Con l’ordinanza n. 21461 del 31 luglio 2024 la Corte di Cassazione si è espressa in tema di responsabilità per danno cagionato da cose in custodia, di cui all'art. 2051 c.c., con riferimento ad un sinistro verificatosi in seguito ad una alluvione ad un autoveicolo custodito in un’autorimessa

1. - I fatti di causa

Con la sentenza n. 226 del 7 marzo 2023 la Corte d’Appello di Genova, confermando la decisione di primo grado, ha accolto la domanda proposta da L... volta ad ottenere il ristoro dei danni patiti dal proprio autoveicolo a causa dell’allagamento dell’autorimessa gestita dalla Italiana Parcheggi s.r.l. dovuto all’esondazione di un fiume.

La Società convenuta sin dal primo grado aveva chiamato in causa la propria assicurazione Allianz S.p.A. al fine di essere manlevata da ogni responsabilità.

Il Tribunale di Genova, ritenuto dimostrato il rapporto di custodia tra la soc. Italiana Parcheggi Srl e l’autorimessa, nonché il nesso di causalità tra la cosa ed il danno lamentato dall’attore, ha valutato come “non eccezionale” il fenomeno meteorologico verificatosi la sera del sinistro e conseguentemente ha dichiarato la convenuta Italiana Parcheggi s.r.l. responsabile dell’evento dannoso.
========================================================================
## Attività proposte
1. Nel brano sull'ordinanza della Cassazione, quale evento ha provocato l'allagamento dell'autorimessa?
2. Scrivi il seguito del brano sull'ordinanza della Cassazione, riprendendo subito dopo l'ultima frase.
Questi dati non hanno alcun legame con il brano sull'ordinanza della Cassazione.

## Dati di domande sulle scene
========================================================================
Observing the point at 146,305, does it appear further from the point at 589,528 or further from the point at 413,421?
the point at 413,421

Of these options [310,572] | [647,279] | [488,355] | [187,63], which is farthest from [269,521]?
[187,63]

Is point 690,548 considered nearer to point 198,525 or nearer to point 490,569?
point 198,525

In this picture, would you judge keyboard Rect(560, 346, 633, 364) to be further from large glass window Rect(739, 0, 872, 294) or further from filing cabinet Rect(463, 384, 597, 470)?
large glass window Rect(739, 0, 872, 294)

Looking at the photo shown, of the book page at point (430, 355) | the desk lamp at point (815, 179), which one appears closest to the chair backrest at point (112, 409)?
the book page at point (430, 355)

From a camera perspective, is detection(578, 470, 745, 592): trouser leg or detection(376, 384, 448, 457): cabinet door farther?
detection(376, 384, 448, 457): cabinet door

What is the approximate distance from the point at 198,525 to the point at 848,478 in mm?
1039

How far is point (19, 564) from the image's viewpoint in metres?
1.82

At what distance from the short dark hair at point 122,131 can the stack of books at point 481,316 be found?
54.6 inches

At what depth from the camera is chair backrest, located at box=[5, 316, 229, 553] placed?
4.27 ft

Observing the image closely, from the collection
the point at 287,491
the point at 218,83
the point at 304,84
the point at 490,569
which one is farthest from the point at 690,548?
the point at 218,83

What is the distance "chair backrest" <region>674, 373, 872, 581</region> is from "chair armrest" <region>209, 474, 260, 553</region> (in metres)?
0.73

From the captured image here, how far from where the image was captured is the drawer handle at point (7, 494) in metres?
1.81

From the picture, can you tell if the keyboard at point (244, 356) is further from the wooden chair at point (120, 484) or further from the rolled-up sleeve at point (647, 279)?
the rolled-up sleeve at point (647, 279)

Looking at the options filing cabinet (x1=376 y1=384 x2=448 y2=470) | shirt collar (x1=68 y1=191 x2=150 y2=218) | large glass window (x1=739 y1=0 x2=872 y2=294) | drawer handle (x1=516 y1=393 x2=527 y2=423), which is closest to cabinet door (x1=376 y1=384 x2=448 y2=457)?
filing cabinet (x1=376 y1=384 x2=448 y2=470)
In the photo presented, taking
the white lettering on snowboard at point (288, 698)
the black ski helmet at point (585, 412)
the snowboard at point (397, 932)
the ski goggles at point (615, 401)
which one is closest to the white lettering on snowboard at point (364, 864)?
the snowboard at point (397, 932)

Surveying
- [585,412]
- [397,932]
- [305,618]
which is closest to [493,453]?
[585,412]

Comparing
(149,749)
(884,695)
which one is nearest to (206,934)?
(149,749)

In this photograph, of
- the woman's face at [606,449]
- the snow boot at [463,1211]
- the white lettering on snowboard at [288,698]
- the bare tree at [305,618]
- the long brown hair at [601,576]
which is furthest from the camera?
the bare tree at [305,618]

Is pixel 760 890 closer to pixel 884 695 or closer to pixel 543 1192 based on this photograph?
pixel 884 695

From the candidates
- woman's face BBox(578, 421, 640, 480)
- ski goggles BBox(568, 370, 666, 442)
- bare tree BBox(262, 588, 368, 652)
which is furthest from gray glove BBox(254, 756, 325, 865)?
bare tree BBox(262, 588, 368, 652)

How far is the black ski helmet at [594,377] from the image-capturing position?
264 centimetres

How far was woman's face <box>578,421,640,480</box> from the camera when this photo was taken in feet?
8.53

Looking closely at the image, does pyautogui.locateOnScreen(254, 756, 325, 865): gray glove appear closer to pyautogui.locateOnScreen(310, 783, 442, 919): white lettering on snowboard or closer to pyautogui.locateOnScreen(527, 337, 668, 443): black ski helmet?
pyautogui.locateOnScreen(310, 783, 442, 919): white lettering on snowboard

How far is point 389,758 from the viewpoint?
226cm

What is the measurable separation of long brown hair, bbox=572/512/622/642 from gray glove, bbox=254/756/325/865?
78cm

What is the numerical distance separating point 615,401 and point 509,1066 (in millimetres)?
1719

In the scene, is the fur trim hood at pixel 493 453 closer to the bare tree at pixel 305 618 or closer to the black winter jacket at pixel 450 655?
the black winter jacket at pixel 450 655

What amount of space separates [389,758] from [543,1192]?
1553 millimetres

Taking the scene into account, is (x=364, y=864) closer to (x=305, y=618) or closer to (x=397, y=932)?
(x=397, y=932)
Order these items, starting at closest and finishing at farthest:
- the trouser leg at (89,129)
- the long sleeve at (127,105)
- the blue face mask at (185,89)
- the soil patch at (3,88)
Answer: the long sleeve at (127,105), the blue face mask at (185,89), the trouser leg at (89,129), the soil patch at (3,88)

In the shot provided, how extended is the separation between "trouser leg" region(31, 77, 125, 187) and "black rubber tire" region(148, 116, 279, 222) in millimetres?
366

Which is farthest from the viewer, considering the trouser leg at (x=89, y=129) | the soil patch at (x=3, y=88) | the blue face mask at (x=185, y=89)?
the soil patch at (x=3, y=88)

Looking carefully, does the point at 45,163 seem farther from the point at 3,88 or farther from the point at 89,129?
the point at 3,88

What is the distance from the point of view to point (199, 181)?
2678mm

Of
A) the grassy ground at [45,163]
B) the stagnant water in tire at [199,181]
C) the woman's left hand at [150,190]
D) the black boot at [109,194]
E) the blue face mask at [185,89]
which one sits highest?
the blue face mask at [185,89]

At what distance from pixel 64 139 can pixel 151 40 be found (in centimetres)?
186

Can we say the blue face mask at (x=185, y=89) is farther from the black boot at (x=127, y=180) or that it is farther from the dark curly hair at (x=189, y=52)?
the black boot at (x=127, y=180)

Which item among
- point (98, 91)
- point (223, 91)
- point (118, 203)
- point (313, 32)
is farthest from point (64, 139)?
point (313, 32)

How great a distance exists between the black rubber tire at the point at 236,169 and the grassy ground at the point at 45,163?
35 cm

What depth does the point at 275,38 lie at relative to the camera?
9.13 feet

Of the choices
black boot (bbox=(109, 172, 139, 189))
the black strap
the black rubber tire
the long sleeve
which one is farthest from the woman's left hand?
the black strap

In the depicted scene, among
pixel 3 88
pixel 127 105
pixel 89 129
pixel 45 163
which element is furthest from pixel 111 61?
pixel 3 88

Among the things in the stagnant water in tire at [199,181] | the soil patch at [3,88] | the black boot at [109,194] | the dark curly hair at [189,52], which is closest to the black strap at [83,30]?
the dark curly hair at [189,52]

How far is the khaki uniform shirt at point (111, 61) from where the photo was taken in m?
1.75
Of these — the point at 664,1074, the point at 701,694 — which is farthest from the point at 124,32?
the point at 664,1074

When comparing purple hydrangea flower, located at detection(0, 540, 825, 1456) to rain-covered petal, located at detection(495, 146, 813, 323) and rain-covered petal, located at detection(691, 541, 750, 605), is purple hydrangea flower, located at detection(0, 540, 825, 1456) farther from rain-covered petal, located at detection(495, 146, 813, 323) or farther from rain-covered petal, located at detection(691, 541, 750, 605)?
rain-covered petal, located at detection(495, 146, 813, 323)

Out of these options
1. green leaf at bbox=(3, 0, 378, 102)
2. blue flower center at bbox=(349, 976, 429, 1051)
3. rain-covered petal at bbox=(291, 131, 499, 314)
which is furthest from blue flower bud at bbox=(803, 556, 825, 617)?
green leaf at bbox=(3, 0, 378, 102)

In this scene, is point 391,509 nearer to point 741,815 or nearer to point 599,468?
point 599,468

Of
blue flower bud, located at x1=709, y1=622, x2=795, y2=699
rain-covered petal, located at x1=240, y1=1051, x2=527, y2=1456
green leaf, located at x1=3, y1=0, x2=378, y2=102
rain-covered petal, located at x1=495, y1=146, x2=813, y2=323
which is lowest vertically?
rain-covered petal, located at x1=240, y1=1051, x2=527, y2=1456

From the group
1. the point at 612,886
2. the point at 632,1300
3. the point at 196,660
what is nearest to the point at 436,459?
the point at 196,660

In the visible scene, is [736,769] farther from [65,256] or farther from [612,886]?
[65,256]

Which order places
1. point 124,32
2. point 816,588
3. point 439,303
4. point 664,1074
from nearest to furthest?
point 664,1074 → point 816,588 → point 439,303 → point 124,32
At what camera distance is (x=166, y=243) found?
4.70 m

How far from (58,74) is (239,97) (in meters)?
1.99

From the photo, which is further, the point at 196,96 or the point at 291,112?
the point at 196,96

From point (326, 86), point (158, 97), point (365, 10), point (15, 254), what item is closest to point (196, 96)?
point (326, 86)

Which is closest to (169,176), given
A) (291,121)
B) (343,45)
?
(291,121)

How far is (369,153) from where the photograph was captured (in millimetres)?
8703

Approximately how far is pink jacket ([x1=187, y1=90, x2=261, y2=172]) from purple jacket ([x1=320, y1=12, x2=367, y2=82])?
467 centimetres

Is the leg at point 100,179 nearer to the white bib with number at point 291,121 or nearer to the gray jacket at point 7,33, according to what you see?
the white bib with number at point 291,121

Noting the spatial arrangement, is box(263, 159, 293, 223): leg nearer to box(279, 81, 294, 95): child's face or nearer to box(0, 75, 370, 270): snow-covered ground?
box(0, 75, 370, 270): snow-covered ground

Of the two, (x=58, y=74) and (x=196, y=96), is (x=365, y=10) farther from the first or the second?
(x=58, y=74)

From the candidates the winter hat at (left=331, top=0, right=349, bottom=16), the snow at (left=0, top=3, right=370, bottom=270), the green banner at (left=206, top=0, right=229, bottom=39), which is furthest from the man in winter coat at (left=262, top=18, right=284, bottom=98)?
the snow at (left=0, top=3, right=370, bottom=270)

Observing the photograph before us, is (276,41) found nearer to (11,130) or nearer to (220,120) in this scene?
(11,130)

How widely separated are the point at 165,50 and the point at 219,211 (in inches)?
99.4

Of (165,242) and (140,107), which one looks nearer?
========================================================================
## Risposte per attività
1. L'esondazione di un fiume.

2.
La terza chiamata Allianz S.p.a è stata quindi condannata al pagamento diretto ai sensi dell’art. 1917, co. 2, c.c. del risarcimento del danno in favore dell’attore.

2. - L’ordinanza della Cassazione

Il ricorso per cassazione proposto dalla compagnia assicurativa è stato rigettato dalla Cassazione che con l’ordinanza in commento ha confermato le argomentazioni della sentenza di merito.

La Corte di Cassazione ha ritenuto di dover affrontare per una questione di priorità logica il terzo motivo di ricorso, ritenendolo infondato. Con tale motivo il ricorrente ha dedotto la nullità della sentenza impugnata per motivazione apparente, “essendo il risultato della trascrizione della parte motiva di altra decisione resa in un diverso giudizio tra parti differenti, anche se riguardante lo stesso sinistro”. La sentenza era in ogni caso da caducare essendo sorretta da argomentazioni contraddittorie.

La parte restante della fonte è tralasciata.